A storm is brewing in the Arctic. A big one! The crew of the yacht Northabout are currently sailing along the western shore of the Laptev Sea and reported earlier today that:
The sea is calm. Tomorrow a gale 8. But this moment is perfect.
That perfect moment will not last long. Here is the current ECMWF forecast for midnight tomorrow:
and here is the current Arctic surf forecast for 06:00 UTC on Monday:
A 975 hPa low pressure system will be creating 3 meter waves with a period of around 8 seconds heading across the East Siberian Sea in the direction of the ice edge. By midnight on Monday the cyclone is forecast to have deepened to a central pressure below 970 hPa:
All of this is rather reminiscent of the “Great Arctic Cyclone” in the summer of 2012, which looked like this on August 7th:
and which ultimately led to the lowest Arctic sea ice extent in the satellite record. Using the National Snow and Ice Data Center’s numbers that was 3.41 million square kilometers on September 16th 2012. Here’s the NSIDC’s current graph comparing 2012 with this year:
I wonder what the minimum for 2016 will be, and on what date?
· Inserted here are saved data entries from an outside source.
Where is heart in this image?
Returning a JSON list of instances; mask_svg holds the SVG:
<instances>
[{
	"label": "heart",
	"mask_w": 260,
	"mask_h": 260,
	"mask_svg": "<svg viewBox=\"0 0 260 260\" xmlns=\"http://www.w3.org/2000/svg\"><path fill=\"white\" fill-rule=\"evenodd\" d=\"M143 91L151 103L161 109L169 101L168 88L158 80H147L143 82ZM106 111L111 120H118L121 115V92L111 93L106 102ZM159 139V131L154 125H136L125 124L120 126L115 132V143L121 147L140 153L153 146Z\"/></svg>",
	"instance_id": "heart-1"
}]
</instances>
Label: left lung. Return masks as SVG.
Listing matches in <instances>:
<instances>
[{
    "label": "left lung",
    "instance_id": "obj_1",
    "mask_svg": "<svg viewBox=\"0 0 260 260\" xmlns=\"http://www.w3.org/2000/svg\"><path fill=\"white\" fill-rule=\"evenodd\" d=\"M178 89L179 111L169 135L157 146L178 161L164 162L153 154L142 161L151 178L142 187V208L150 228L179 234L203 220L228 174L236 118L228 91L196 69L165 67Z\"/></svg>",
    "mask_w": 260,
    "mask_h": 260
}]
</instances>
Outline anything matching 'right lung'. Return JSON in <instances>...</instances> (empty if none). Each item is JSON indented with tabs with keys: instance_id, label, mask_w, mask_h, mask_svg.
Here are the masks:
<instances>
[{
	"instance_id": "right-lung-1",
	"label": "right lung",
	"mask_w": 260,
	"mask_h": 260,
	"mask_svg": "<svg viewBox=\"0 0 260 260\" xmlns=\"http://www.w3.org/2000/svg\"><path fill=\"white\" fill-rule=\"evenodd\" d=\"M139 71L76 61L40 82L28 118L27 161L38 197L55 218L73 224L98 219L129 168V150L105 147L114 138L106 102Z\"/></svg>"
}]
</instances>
The cyclone is currently centred near Severnaya Zemlya, and the central pressure is down to 981 hPa according to Environment Canada:
Northabout is sheltering from the storm.
Here’s how the Great Arctic Cyclone of 2016 looks from on high this morning:
The latest synopsis from Environment Canada shows that the central pressure of the cyclone is now down to 974 hPa:
The WaveWatch III forecast for noon today UTC confirms the forecast of two days ago:
P.S. The Canadian 0600Z synopsis has the cyclone’s SLP down to 971 hPa:
This morning the cyclone’s SLP is down to 969 hPa:
and the clouds over the Central Arctic are parting:
Our favourite method of seeing through the clouds using the AMSR2 maps from the University of Hamburg doesn’t seem to working at the moment, so here’s one from the University of Bremen instead:
P.S. The University of Hamburg high resolution AMSR2 maps are up and running again:
According to Environment Canada the cyclone central pressure bottomed out at 968 hPa yesterday:
However, over on Twitter there is this:
Sea level pressure from buoy near center of #ArcticStorm. (Chart generated by R. James). @AlaskaWx pic.twitter.com/NO7RRvdFG2
— Brian Brettschneider (@Climatologist49) August 16, 2016
The cyclone central pressure is now up to 983 hPa, and some indications of the effect it has had on the sea ice in the Arctic are being revealed:
According to Environment Canada the cyclone’s central pressure rose to 985 hPa earlier today:
However the 987 hPa low near the Canadian Arctic Archipelago is currently forecast to deepen below 980 hPa over the next 24 hours. Here’s the ECMWF forecast for first thing tomorrow morning:
The high resolution AMSR2 Arctic sea ice area has reduced by another 133.5 thousand square kilometers since yesterday. A similar drop tomorrow will take us below the 2015 minimum.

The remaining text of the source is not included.